# Görev 1
Uyku üzerine yazıda, deneye katılan öğrenci kaç gün uyumamayı başarmış?

# Metin alıntısı
* * * * * * * * *
28 Eylül 2009 Pazartesi

İskemleden Teoriler: 2. Uyku

Uyumasak ne olur diye düşünüyordum bir dönem. ÖSS dönemi ve final dönemleri yoğunlaşıyordu merakım. Sonradan öğrendim ki 3 gün uyumayan kişi hayal görmeye başlıyormuş. Dedim, "O zaman bu uykuda bir iş var. Rüya görmesek bile hayal görüyoruz en azından." Hele ki insanın yorgunluğunu uyumadan da giderebileceğini yani sadece yorgunluğumuzu gidermek için uyumadığımızı öğrenince elim ayağım titredi. O zaman niye uyuyoruz, dedim.

Benimle aynı soruyu soran Amerikalı bilim adamları "Uyumama Deneyi" yapmışlar. Deneye katılan herkes 3-4 gün içerisinde halüsinasyon görmeye başlamış. Sonra da baygın düşüp uyumuş. Deneye katılan bir öğrenci de 11 gün uyumamayı başarmış. Fakat son günlerine doğru gerçek dünyayla bağlantısı kopunca uyutmuşlar. Sırf hayalmiş yani çocuğun gördükleri. Deliriyormuş. Başka bir dünyadaymış diyebiliriz.

Bu sonuç benim ilk kafa patlamtma dönemlerimde düşündüklerime yakın. Sanıyordum ki her rüyamızda farklı bir hayat yaşıyoruz. Yani uyurken de bir hayat yaşıyoruz o arada. Sonra o bitiyor, ölüyoruz ve bugüne uyanıp önceki hayattan birkaç sahne hatırlıyoruz. Zaten içinde bulunduğumuz hayatın bile nasıl geçtiğini anlamıyoruz. Göz açıp kapayıncaya kadar geçiyor. Kapıyoruz gözümüzü, uyuyoruz. Gözümüzü açıyoruz her şey bitmiş de yeniden başlamış bile. Bunu gerçek dışı rüyalar için düşünüyordum. Hani "Hadi canım! Olur mu hiç öyle?!" diyerek uyandığımız rüyalar için. -Bir rüyamda dilenciydim mesela- Normal (olabilitesi yüksek) rüyalar için de düşüncem şuydu: Bir sürü paralel evren var. Bunların geçişini uykuyla yapıyoruz. Geçişten sonra aklımızda kalanlara da rüya diyoruz. Evrenler arası fark çok büyük olmasın diye de sık uyuyoruz. Yani referanslar tamamen kaybolmasın, rüyalar kabusa dönüşmesin diye sık uyuyoruz sanıyordum. Diyordum ki belki de dönüm noktalarında verdiğimiz kararların farklılığıyla değiştiriyoruzdur hayatlarımızı ama aynı kişi olarak doğduğumuz için çok farklı bir dünyada büyümüyoruzdur. Bu aslında bize saçma gelen rüyaları da açıklıyor. Yani, rüyamda şu kişilerle arkadaştım ya olacak iş mi, dediğimizde belki de dönüm noktalarının arkadaş çevresine olan etkisini atlıyoruzdur.
* * * * * * * * *
# Kullanılacak kayıtlar
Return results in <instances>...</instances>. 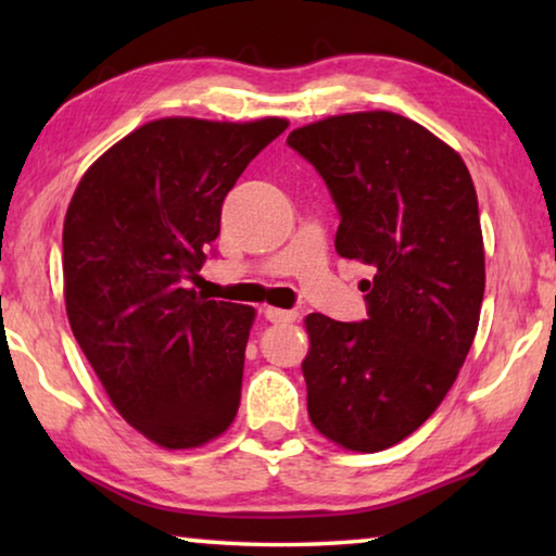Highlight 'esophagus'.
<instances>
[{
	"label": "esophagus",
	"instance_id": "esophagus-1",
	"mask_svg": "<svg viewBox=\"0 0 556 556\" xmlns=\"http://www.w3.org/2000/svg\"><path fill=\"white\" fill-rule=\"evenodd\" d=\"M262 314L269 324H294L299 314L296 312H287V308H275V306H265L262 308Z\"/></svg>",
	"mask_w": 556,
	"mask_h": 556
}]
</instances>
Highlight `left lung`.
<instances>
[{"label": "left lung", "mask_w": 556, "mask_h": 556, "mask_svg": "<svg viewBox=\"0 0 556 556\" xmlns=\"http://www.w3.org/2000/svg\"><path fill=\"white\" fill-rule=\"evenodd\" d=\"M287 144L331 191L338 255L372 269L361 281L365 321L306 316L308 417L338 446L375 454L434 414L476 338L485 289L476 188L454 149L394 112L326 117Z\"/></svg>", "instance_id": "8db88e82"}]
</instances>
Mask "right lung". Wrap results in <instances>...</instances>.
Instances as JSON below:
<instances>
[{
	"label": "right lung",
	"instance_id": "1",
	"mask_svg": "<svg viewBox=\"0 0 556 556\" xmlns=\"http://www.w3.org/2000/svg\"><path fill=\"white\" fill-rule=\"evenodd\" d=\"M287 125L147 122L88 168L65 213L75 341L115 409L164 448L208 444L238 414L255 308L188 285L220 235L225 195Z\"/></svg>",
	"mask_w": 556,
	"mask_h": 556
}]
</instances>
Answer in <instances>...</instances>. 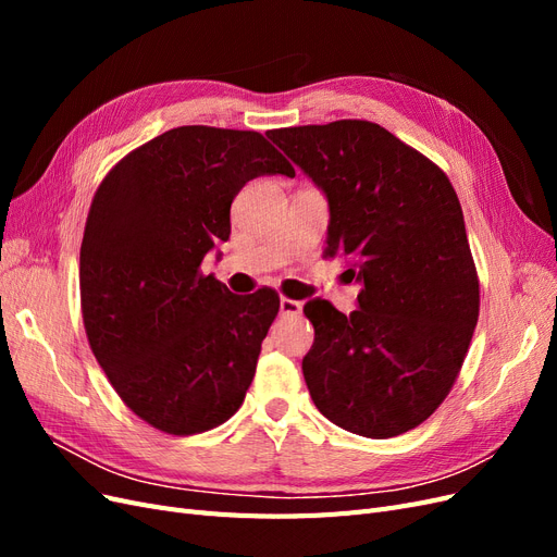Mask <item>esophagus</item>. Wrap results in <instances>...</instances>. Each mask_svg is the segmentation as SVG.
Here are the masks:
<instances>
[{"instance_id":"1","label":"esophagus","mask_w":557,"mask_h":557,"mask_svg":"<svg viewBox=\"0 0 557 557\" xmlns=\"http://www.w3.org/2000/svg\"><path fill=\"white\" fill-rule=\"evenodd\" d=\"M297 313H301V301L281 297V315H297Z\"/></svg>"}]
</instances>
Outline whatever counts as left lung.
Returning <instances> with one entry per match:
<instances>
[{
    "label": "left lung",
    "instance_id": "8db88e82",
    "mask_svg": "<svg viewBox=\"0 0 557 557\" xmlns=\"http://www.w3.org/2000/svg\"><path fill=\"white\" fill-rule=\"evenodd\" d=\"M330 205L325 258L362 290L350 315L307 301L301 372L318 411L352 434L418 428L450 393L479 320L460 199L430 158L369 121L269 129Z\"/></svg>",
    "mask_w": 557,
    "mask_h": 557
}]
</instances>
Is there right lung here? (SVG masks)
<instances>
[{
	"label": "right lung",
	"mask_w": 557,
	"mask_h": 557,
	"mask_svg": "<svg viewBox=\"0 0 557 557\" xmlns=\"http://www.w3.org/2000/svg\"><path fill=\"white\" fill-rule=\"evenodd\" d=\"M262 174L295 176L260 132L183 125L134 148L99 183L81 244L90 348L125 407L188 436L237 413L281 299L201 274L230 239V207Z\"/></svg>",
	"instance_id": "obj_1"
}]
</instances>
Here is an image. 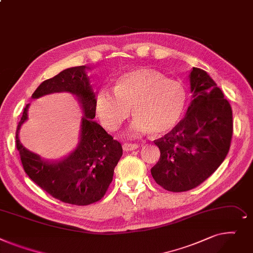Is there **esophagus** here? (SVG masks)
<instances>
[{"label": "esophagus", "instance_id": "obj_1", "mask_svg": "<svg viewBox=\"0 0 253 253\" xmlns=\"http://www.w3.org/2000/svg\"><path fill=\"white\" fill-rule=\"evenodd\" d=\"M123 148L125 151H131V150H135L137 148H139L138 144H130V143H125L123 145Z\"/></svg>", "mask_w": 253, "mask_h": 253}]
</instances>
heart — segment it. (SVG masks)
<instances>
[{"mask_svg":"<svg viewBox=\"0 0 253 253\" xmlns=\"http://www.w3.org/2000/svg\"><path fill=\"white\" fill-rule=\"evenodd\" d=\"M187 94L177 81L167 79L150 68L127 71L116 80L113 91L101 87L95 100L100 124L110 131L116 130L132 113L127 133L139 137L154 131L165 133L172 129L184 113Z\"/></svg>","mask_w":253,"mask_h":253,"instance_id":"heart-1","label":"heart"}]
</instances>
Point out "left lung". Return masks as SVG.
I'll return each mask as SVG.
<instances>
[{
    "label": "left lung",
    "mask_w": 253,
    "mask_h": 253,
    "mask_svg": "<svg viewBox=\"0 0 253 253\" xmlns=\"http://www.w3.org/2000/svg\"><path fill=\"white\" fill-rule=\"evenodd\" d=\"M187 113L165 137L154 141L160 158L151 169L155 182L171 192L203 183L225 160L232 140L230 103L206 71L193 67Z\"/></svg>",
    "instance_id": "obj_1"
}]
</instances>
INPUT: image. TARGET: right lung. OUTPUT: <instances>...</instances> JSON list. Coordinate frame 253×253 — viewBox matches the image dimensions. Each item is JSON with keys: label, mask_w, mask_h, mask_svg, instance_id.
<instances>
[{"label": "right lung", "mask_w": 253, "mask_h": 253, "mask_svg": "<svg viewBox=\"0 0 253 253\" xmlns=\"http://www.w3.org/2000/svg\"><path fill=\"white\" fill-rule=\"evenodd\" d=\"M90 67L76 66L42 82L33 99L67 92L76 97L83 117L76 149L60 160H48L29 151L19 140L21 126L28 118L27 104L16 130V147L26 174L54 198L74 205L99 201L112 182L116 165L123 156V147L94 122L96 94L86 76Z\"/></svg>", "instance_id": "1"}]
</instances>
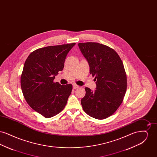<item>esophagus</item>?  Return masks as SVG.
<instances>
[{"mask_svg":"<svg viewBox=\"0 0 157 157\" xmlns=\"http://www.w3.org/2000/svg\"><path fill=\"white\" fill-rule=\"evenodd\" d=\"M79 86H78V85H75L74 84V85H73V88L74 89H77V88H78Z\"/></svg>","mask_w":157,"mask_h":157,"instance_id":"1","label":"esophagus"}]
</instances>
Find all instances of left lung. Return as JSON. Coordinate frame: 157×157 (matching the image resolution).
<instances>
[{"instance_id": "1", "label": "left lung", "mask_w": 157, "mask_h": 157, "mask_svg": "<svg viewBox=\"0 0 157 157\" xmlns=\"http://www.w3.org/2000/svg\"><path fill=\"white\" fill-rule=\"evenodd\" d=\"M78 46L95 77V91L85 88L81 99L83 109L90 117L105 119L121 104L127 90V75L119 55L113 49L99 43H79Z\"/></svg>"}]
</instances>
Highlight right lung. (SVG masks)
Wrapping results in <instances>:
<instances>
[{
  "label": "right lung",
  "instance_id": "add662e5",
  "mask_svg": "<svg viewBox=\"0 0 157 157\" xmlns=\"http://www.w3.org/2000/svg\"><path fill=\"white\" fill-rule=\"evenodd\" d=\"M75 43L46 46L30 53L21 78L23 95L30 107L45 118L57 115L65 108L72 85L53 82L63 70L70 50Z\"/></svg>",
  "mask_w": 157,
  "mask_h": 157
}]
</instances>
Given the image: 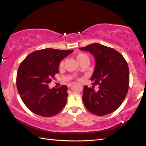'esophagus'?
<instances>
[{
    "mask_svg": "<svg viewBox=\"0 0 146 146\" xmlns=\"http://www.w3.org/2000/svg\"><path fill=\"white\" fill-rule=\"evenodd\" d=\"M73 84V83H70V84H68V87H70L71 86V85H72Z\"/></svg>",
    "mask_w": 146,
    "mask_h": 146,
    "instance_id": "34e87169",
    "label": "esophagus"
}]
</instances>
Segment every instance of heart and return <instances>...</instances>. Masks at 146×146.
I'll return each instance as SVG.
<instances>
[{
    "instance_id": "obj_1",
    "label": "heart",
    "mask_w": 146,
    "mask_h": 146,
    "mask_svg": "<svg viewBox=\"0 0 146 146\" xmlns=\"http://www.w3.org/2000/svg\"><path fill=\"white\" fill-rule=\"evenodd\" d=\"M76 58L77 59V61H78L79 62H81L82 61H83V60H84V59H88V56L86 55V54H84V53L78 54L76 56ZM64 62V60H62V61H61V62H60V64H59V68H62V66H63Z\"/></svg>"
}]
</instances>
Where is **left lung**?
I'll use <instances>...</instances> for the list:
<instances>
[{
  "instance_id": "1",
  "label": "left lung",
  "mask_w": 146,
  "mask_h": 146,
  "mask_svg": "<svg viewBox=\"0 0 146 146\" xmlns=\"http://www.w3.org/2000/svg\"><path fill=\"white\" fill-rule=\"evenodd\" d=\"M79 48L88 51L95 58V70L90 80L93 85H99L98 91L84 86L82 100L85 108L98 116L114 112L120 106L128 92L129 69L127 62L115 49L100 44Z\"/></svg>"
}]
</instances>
* * * * * * * * *
# Görev 2
Kayıtlarda "with" dizesini içeren kaç satır var? Say ve yalnızca sayıyı yaz.

# Yazılı cevap 1
11 gün.

# Yazılı cevap 2
2